1. Para nós, cristãos, os pobres não são apenas destinatários da pastoral. Eles estão, desde logo e antes de mais, no centro da Igreja.
Não fazemos parte somente de uma Igreja para os pobres, mas de uma Igreja de pobres e com os pobres.
Importa não esquecer que, como recorda Louis Châtellier, o Cristianismo é, verdadeiramente, uma «religião dos pobres».
Pobre foi o seu fundador. Com efeito, Jesus, que nasceu num estábulo, não tinha, muitas vezes, «onde reclinar a cabeça» (Mt 8, 20).
O seu Evangelho — recorda o cardeal Schönborn — «foi feito sobretudo para os pequenos e para os pobres».
E, no seu código de felicidade, começou por declarar felizes os pobres que o são no seu íntimo (cf. Mt 5, 3).
Os pobres estiveram sempre entre os predilectos de Jesus. A Igreja, enquanto novo corpo de Cristo, era constituída, nos seus inícios, por pobres de facto (cf. Tgo 2, 5) ou por pessoas que se faziam voluntariamente pobres (cf. Act 4, 32-5, 11).
Joseph Ratzinger percebeu muito bem esta identificação de Deus com a pobreza quando escreveu: «A pobreza é a autêntica aparição divina da verdade».
Jesus, na pauta que nos dá para o juízo final, assevera: «Tudo o que fizerdes ao mais pequenino dos Meus irmãos, é a Mim que o fazeis» (Mt 25, 40).
Não admira, portanto, que S. Francisco tratasse a pobreza por senhora e Bossuet chamasse aos pobres senhores.
2. A Igreja tem uma obra assistencial muito difundida.
Não basta, porém, tal obra assistencial, por muito meritória que seja. É fundamental que, no espírito de Jesus, porfie, em todos os seus gestos, por uma opção preferencial pelos pobres.

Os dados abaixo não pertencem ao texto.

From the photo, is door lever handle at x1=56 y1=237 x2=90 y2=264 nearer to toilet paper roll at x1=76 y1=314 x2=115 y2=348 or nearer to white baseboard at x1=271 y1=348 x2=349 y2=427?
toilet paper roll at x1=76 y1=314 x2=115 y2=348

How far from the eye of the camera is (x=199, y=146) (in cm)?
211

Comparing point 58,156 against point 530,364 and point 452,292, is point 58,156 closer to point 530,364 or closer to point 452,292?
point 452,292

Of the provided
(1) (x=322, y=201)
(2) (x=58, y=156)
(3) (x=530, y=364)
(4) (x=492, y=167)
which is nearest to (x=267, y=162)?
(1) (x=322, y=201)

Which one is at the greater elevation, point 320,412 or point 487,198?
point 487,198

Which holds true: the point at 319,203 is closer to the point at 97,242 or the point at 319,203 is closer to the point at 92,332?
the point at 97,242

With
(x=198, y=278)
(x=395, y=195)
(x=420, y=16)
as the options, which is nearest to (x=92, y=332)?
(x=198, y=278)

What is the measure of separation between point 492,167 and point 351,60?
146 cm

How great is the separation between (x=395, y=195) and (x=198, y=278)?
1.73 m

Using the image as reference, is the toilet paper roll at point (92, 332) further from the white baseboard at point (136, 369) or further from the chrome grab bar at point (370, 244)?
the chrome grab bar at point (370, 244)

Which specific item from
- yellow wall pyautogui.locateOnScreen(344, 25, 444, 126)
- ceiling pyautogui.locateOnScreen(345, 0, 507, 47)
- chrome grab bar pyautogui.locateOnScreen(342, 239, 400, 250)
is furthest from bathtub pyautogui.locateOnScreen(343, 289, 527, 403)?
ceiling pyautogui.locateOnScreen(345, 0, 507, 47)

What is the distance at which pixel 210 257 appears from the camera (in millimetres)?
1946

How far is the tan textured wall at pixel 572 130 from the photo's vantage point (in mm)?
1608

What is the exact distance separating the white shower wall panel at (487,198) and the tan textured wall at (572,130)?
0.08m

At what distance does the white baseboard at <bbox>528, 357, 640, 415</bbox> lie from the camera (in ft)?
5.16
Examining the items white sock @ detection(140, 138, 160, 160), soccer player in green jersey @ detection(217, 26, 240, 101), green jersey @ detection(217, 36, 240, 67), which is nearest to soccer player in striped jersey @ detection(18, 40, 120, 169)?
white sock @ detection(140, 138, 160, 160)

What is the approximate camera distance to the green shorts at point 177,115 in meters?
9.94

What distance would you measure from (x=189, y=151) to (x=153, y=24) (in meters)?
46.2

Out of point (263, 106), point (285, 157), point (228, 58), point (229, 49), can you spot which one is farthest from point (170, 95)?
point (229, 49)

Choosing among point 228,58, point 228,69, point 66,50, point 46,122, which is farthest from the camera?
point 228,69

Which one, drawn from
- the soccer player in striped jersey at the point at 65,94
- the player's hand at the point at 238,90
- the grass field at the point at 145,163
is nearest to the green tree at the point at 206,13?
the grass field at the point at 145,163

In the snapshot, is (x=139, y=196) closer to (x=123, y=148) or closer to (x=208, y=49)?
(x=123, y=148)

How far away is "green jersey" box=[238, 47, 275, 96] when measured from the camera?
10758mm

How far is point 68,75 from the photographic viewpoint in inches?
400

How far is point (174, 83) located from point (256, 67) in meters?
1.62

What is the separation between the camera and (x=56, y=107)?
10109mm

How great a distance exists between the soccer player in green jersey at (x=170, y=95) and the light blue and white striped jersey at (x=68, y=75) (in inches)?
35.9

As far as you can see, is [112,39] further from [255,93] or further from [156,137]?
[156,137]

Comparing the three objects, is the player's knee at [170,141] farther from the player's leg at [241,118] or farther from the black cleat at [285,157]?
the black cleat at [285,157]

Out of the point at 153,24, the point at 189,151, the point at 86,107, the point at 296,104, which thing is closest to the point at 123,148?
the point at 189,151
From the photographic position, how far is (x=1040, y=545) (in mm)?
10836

Essa opção levá-la-á a pugnar pela erradicação da injustiça que, arbitrariamente, atribui tudo a alguns e condena outros a pouco ou quase nada.
Erguer a voz é determinante. Tomar partido é decisivo, embora traga custos. É que o poder, que gosta de distribuir sobras, não admite ser interpelado.
É missão da Igreja ser a voz dos sem voz, urgindo uma mais equânime repartição dos recursos.
De facto, não há volta a dar: para que os pobres fiquem menos pobres é preciso que os ricos fiquem menos ricos.
3. Acresce, por outro lado, ter presente a importância do gesto e a dinâmica do sinal.
Os preferidos de Jesus têm de ser os preferidos da Igreja de Jesus. Cristo era para todos, mas privilegiava a companhia dos pobres, dos simples e dos pequenos.
Foi, aliás, em conformidade com este espírito que S. Gregório Magno revelou, no século VI, uma preocupação social que atingia o escrúpulo.
Fazia questão de ter uma lista dos pobres de Roma, enviando-lhes alimento e outras provisões.
Mas o mais tocante é, sem dúvida, saber que, todos os dias, doze pobres da cidade comiam à sua mesa, à mesa do Papa!
Um século mais tarde, um bispo de Alexandria espantou toda a gente com uma pergunta que fez à chegada: «Quantos são aqui os meus senhores?»
Como ninguém percebera o alcance, ele descodificou: «Quero saber quantos pobres temos. Eles são os meus senhores, pois representam na terra Nosso Senhor Jesus Cristo (cf. Mt 25, 34-46). Dependerá deles que eu venha a entrar no Seu reino».
Fizeram o apuramento. Havia 7500 pobres, que ficaram a receber, todos os dias, uma boa esmola!
Toda a razão tem, assim, S. Gregório: «Quanto mais se desce ao encontro das fragilidades dos pobres, mais se sobe ao cume das virtudes».
4. Não esqueçamos jamais o pobre. É imperioso estar com ele para estar em Cristo. Se Ele nos enriqueceu com a Sua pobreza (cf. 2Cor 8, 9), amemos o Senhor no Sacramento do Pobre (sacramentum Pauperis).
Deus está vivo nos pobres, nos esquecidos, nos explorados, nas vítimas da injustiça.
É preciso descer as escadas. É urgente viver a vida das pessoas. É imperioso estar onde está Deus. E alguém pode negar que Deus (também) está na rua?
Deus emerge dos escombros desta sociedade que clama por justiça. É aí que, como observou Fernando Urbina, podemos acolher «a grande voz silenciosa de Deus, esse rumor imenso de que fala S. João da Cruz».
Muitas vezes, é preciso sujar as mãos para manter limpo o coração.